Par un mémoire en défense et des pièces complémentaires, enregistrés les 20 novembre 2023 et 17 mai 2024, la direction départementale des finances publiques de l’Essonne conclut à sa mise hors de cause.
Elle fait valoir que le juge administratif n’est pas compétent pour connaître d’un recours portant sur la régularité formelle d’un acte de poursuite.
Par un mémoire en défense, enregistré le 12 janvier 2024, l’Office français de l’immigration et de l’intégration conclut au rejet de la requête.
Il fait valoir que les moyens soulevés ne sont pas fondés.

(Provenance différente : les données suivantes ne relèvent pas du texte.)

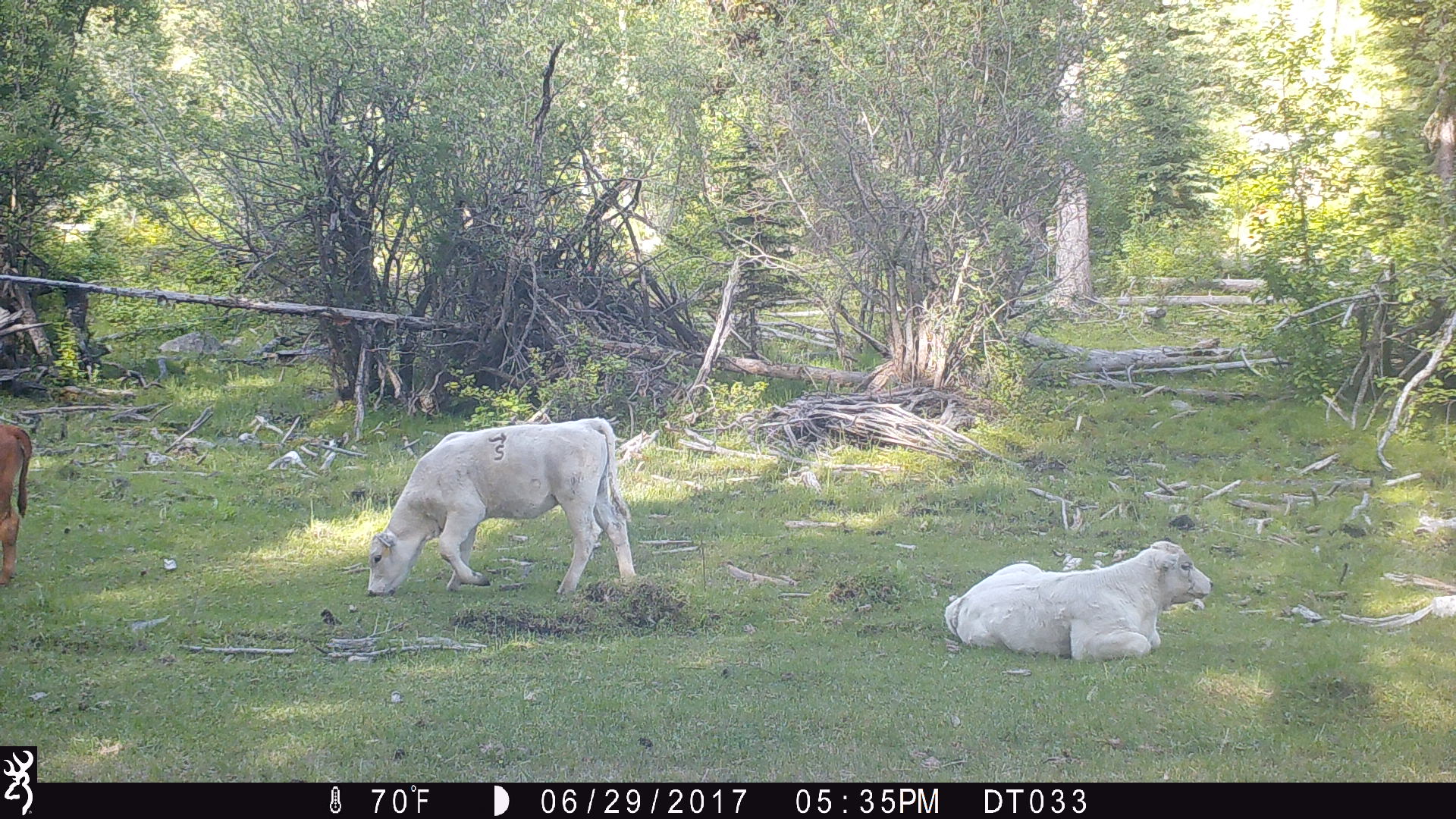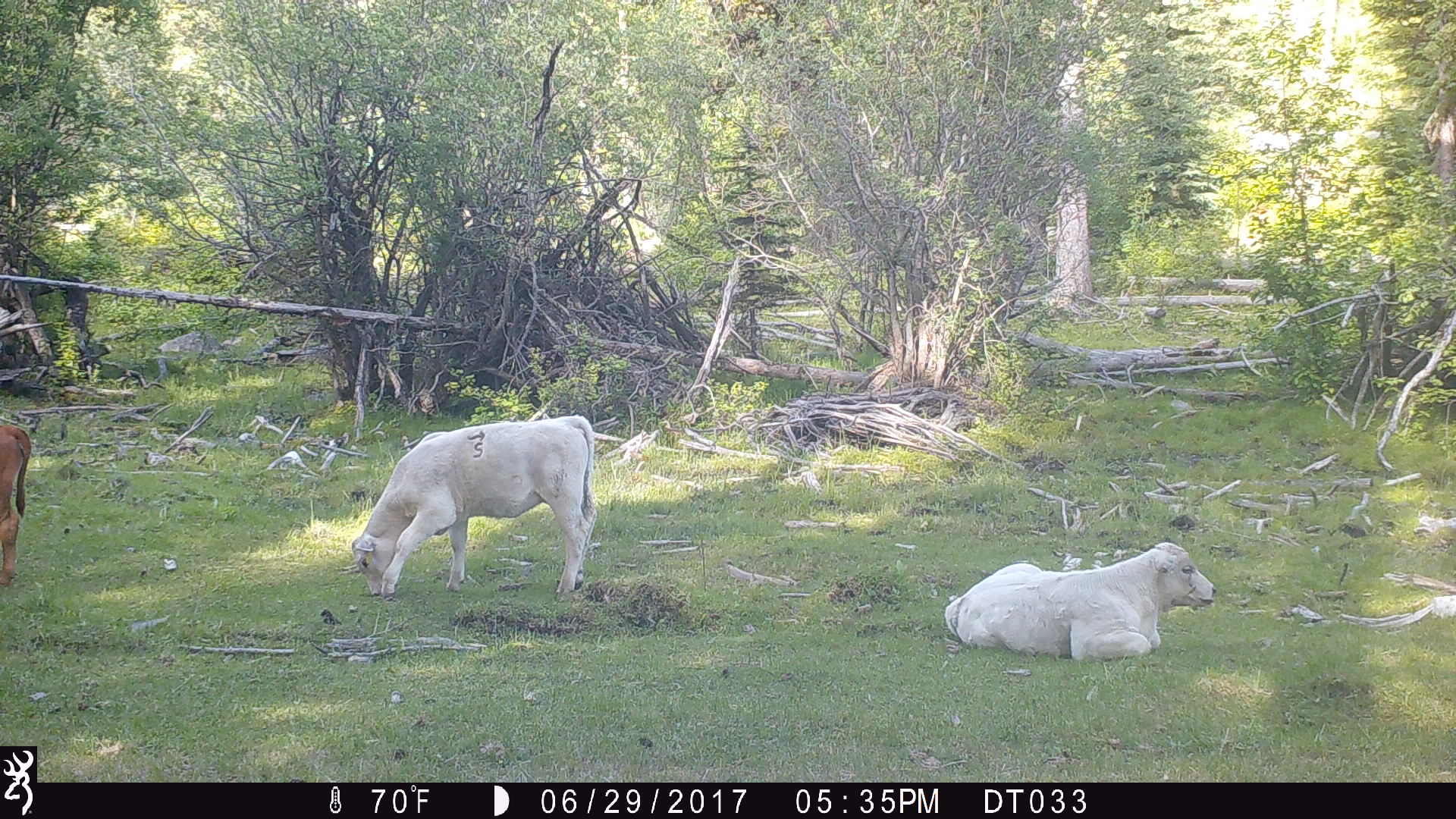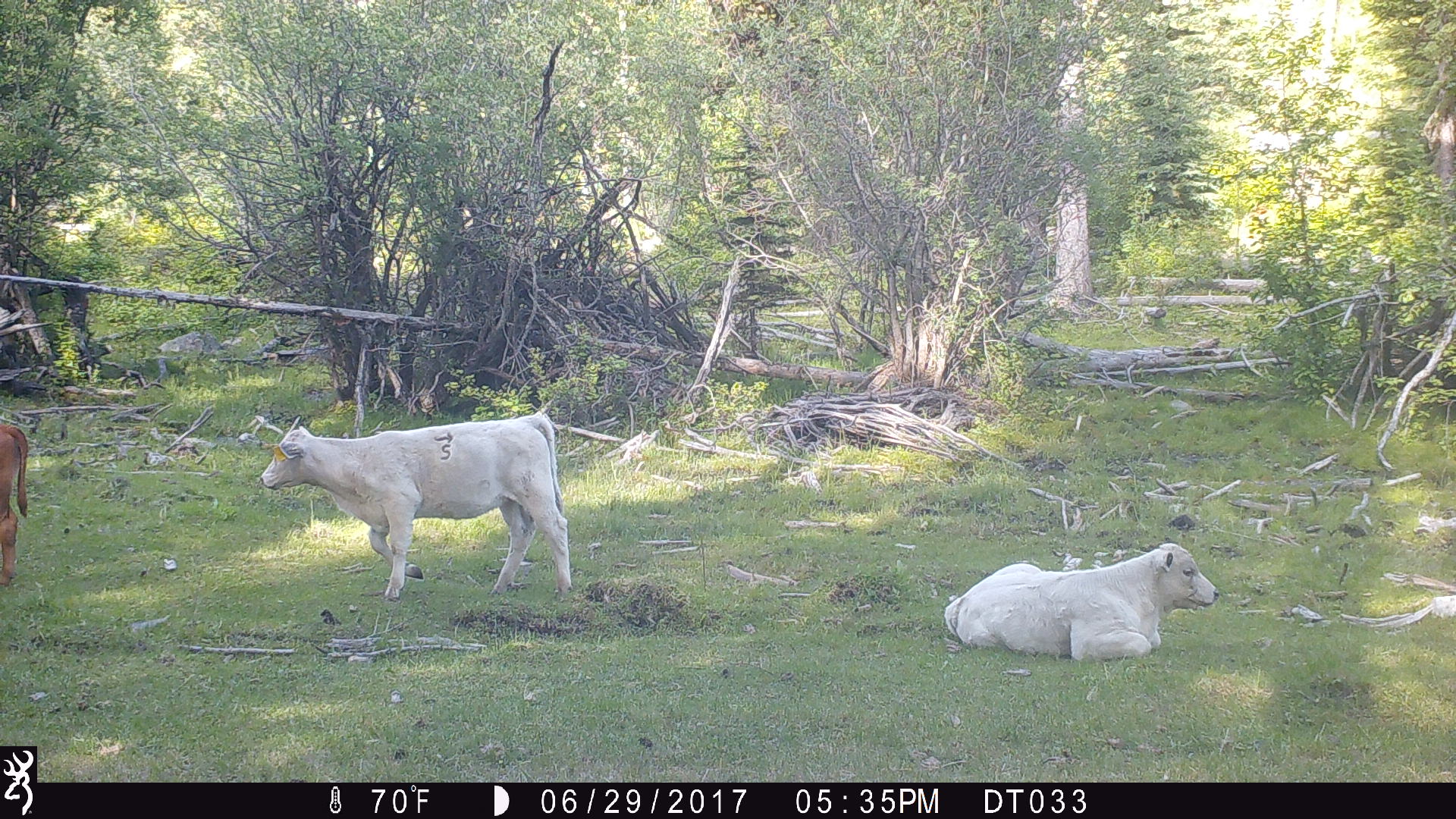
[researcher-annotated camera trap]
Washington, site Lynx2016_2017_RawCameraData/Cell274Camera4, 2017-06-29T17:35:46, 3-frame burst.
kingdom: Animalia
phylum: Chordata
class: Mammalia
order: Artiodactyla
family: Bovidae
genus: Bos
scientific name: Bos taurus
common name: domestic cattle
Domestic cattle (Bos taurus). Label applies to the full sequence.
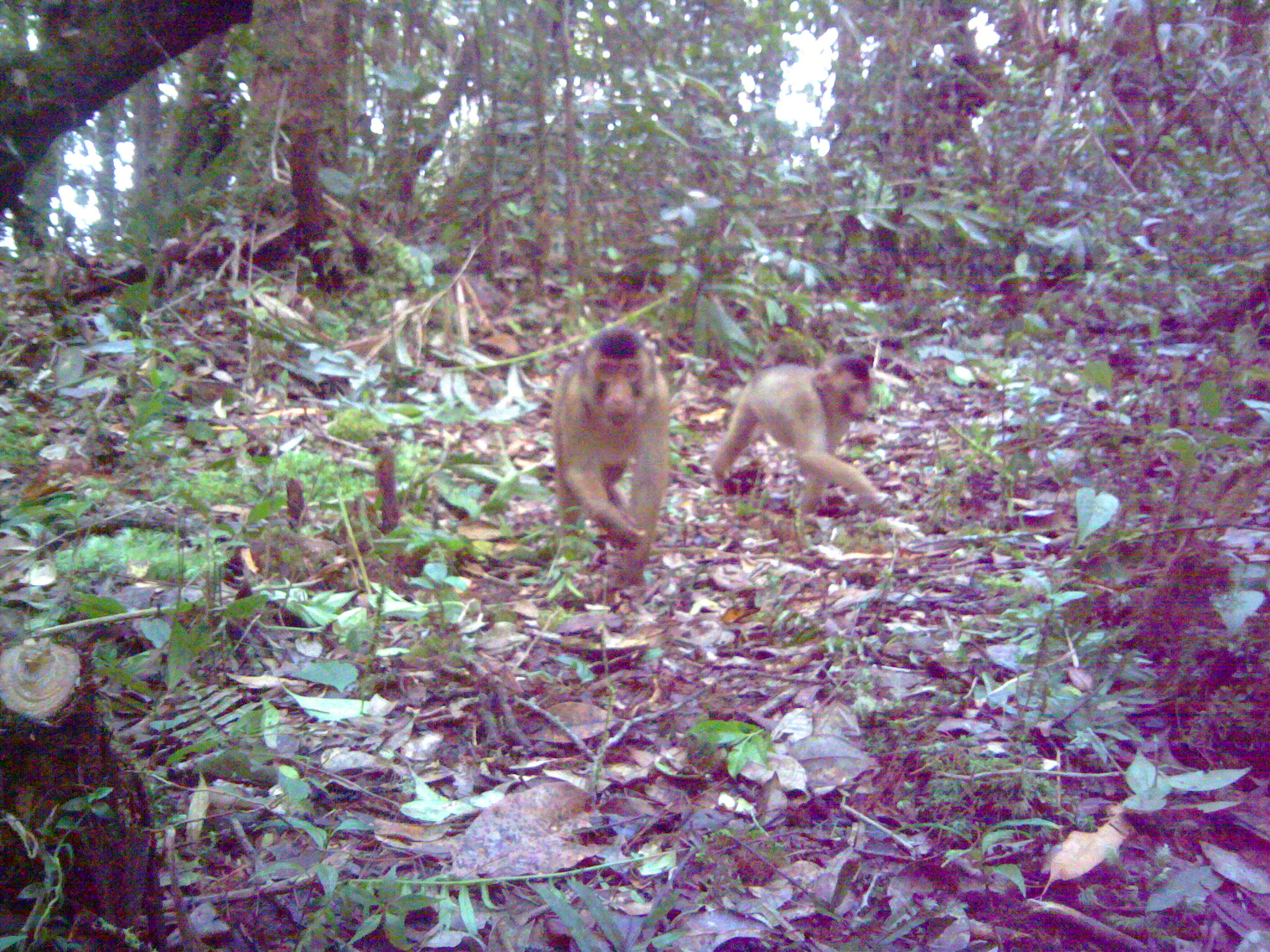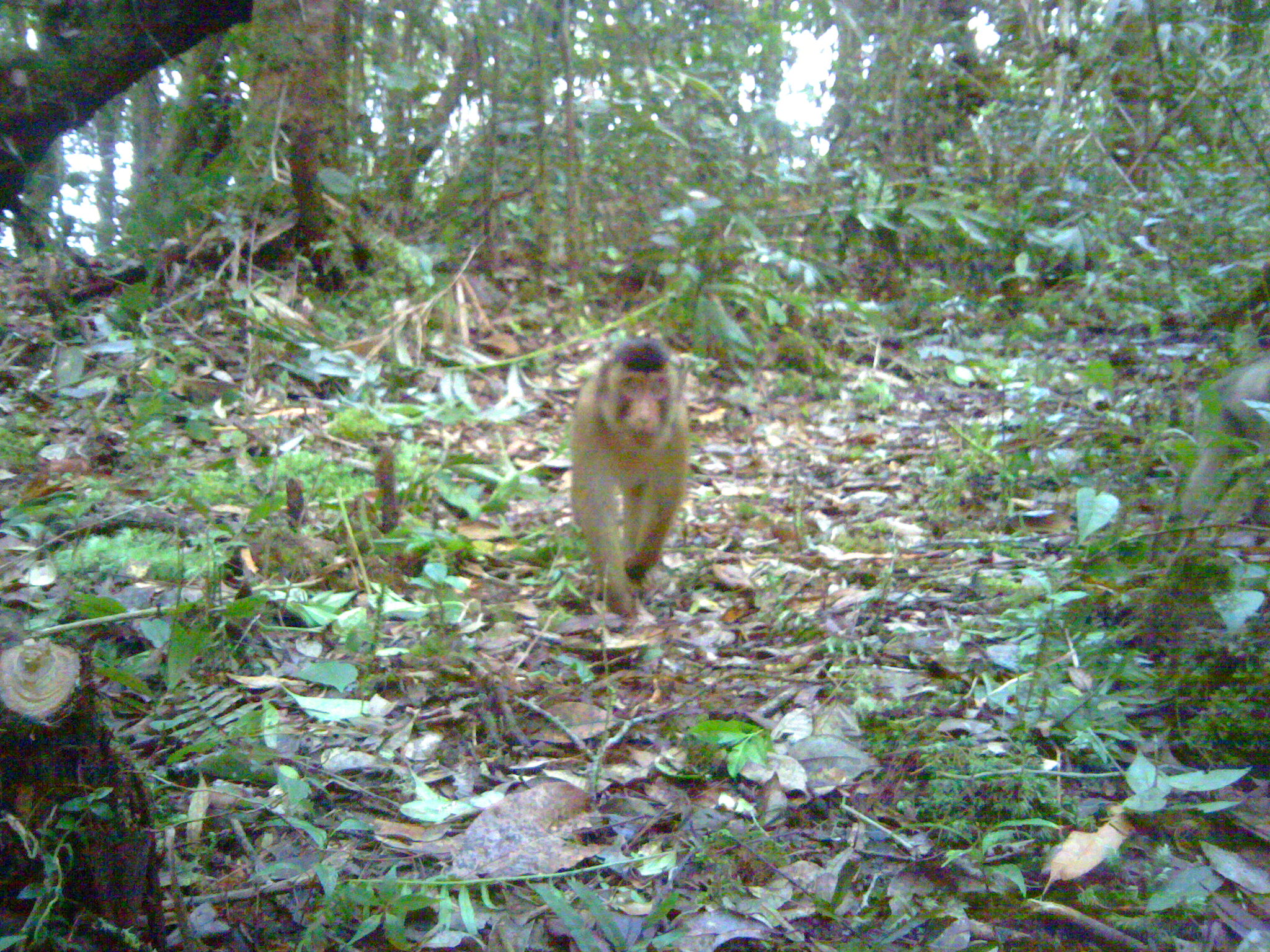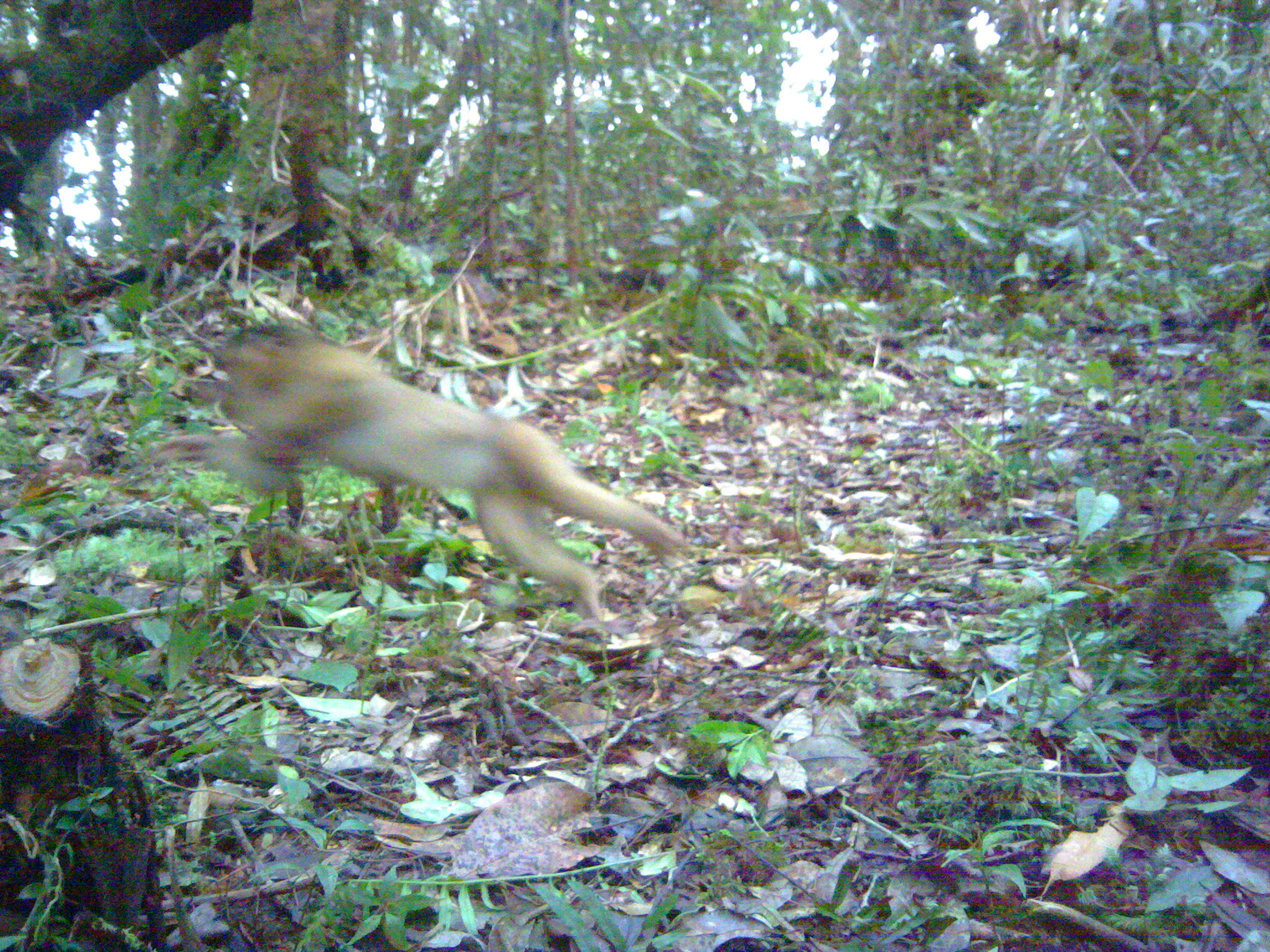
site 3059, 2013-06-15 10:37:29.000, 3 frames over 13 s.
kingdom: Animalia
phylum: Chordata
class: Mammalia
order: Primates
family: Cercopithecidae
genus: Macaca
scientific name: Macaca nemestrina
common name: southern pig-tailed macaque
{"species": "Macaca nemestrina (southern pig-tailed macaque)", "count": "2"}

Par un courrier du 13 janvier 2026, les parties ont été informées, sur le fondement de l’article R. 611-7 du code de justice administrative, de ce que le jugement est susceptible d’être fondé sur un moyen relevé d’office, tiré, d’une part, de l’abrogation par la loi n° 2024-42 du 26 janvier 2024 des articles L. 822-2 et L. 822-3 du code de l’entrée et du séjour des étrangers et du droit d’asile et de la modification de l’article L. 8253-1 du code du travail, et, d’autre part, de ce qu’il appartient au juge administratif, statuant comme juge de plein contentieux sur une contestation portant sur une sanction que l’administration inflige à un administré, de faire application, le cas échéant, d’une loi nouvelle plus douce entrée en vigueur entre la date à laquelle l’infraction a été commise et celle à laquelle il statue.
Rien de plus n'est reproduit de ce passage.